◆ 本文:
北朝鮮とロシアの交流が活発化する中、あるロシア人ユーチューバーが撮影した平壌市内の映像が注目を集めている。新型コロナウイルス感染症の流行以降、ベールに包まれていた平壌のリアルな姿が垣間見られる貴重な映像だ。
最近、あるユーチューブチャンネルに「ウラジオストクから平壌への飛行」と題した動画が投稿された。動画にはロシア人観光客がウラジオストクから高麗航空の旅客機「イリューシンIl-62M」に搭乗し、平壌順安国際空港に到着後、平壌市内を巡る様子が映されている。
この観光客が選んだ旅行パッケージは、航空券、宿泊、食事、観光が含まれた4泊5日の行程で、費用は約1,378ドル(約21万1,812円)だった。
映像には順安国際空港の内部も映し出され、空港内には土産物店や電子機器店、レストランがあるものの、ほとんどが閉鎖されており、人影はまばらだった。現在、この空港はウラジオストク、北京、瀋陽を結ぶ国際線のみが運航しており、撮影当日の運航便はわずか2便だったという。
平壌市内では、プロパガンダの看板が目を引いた。「我が国家第一主義の時代」、「白頭山精神」といったスローガンが街のあちこちに掲げられていた。市民のほとんどは自転車か徒歩で移動しており、車は少なかった。
平壌市内には高層アパートや複合ビルが立ち並び、食料品店には海外のビールや炭酸飲料が陳列されていた。ドイツ製の乗用車が走行する姿も確認できる。

◆ 作業指示: ロシア人ユーチューバーが撮影した平壌の映像を伝える記事の続きを、最後の文の後から書いてください。 この後に続く行は、本文の記事とは関係のない別の資料です。

◆ 提供データ:
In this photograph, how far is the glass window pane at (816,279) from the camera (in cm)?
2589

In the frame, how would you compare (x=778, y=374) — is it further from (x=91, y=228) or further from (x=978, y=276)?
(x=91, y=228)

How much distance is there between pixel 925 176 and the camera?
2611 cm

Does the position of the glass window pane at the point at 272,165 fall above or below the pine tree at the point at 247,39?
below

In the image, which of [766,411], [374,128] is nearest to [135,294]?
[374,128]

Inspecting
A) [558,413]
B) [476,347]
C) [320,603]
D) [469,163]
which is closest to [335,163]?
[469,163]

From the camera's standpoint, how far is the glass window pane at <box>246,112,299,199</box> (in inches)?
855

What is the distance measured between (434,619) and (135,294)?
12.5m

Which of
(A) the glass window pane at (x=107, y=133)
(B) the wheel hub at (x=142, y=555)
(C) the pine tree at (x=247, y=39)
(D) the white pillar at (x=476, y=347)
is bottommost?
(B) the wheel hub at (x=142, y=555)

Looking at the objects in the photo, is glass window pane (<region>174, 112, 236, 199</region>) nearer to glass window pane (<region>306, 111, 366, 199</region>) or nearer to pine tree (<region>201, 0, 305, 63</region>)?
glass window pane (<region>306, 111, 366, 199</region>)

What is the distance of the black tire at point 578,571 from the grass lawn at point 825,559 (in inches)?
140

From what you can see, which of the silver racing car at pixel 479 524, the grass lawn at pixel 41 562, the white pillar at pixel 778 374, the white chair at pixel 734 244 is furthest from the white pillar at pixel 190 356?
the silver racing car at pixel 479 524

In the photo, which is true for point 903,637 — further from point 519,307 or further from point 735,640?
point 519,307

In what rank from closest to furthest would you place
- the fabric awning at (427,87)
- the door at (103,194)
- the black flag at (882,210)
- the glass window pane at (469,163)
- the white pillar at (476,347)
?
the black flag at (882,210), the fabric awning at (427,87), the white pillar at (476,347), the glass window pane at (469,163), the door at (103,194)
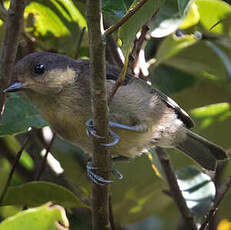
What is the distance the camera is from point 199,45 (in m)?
3.66

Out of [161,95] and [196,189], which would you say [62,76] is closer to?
[161,95]

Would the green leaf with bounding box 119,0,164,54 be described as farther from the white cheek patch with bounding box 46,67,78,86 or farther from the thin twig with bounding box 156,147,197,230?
the thin twig with bounding box 156,147,197,230

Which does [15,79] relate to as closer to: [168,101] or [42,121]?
[42,121]

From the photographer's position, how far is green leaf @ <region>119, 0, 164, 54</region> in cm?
212

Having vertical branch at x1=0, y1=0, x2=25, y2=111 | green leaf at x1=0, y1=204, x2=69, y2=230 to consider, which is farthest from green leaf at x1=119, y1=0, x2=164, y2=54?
green leaf at x1=0, y1=204, x2=69, y2=230

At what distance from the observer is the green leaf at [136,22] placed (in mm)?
2115

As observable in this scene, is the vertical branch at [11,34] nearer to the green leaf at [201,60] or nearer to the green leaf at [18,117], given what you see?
the green leaf at [18,117]

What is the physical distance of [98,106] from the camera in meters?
2.08

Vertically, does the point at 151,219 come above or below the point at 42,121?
below

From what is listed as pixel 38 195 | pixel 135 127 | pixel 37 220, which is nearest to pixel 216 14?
pixel 135 127

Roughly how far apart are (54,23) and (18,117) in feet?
2.52

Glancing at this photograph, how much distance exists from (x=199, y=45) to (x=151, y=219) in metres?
1.43

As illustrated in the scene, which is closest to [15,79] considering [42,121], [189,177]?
[42,121]

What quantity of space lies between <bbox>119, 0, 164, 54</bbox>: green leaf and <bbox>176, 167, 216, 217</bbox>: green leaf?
1.28m
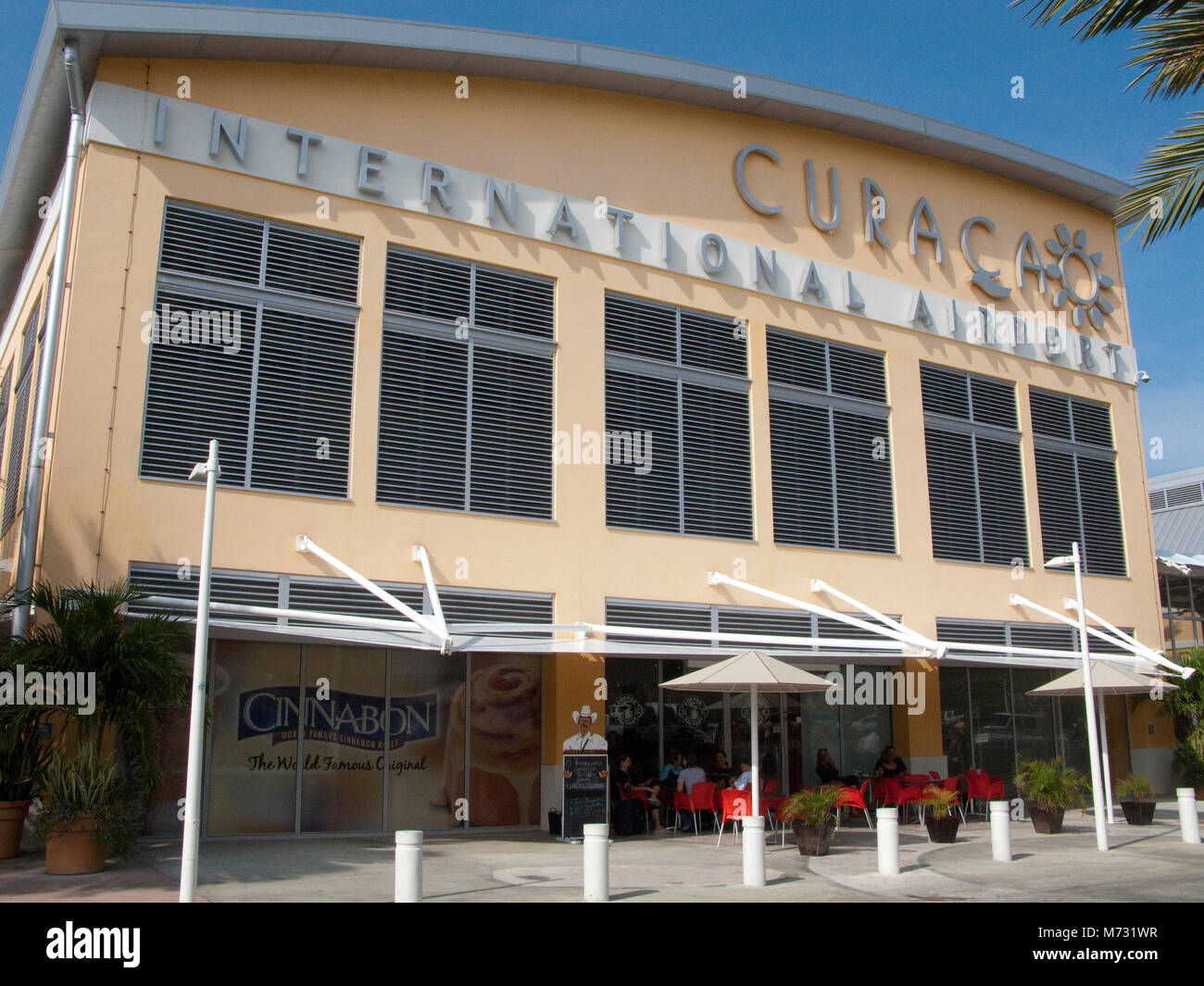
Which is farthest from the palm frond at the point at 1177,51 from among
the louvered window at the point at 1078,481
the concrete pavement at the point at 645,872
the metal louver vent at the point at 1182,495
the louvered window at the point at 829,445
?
the metal louver vent at the point at 1182,495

◆ 回答:
特に目立ったのはスマートフォンの普及率の高さだ。街中には「情報技術交流所」という看板のスマートフォン関連サービスを提供する店舗が多く見られ、スマートフォンで通話しながら歩く市民の姿も多く見られた。
北朝鮮の露店も注目を集めていた。街角には「清涼飲料」や「かき氷」といった看板の露店があり、その前には多くの市民が列を作っていた。
金日成主席と金正日国防委員長の肖像画が掲げられた金日成広場の前では、数百人の群衆が集団舞踊の練習を行っていた。これは北朝鮮で「舞踏会」または「夜会」と呼ばれる行事の一環とみられる。
北朝鮮は新型コロナウイルス感染症の流行以降、国境を厳重に封鎖してきたが、昨年8月から一部開放に踏み切った。現在、観光はロシア国籍者に限り、制限付きで許可されている。ロシアの国営タス通信によると、今年1〜9月の間に両国を往来した観光客は5,000人を超え、これを受け両国はチャーター便の運航回数を増やすことで合意したという。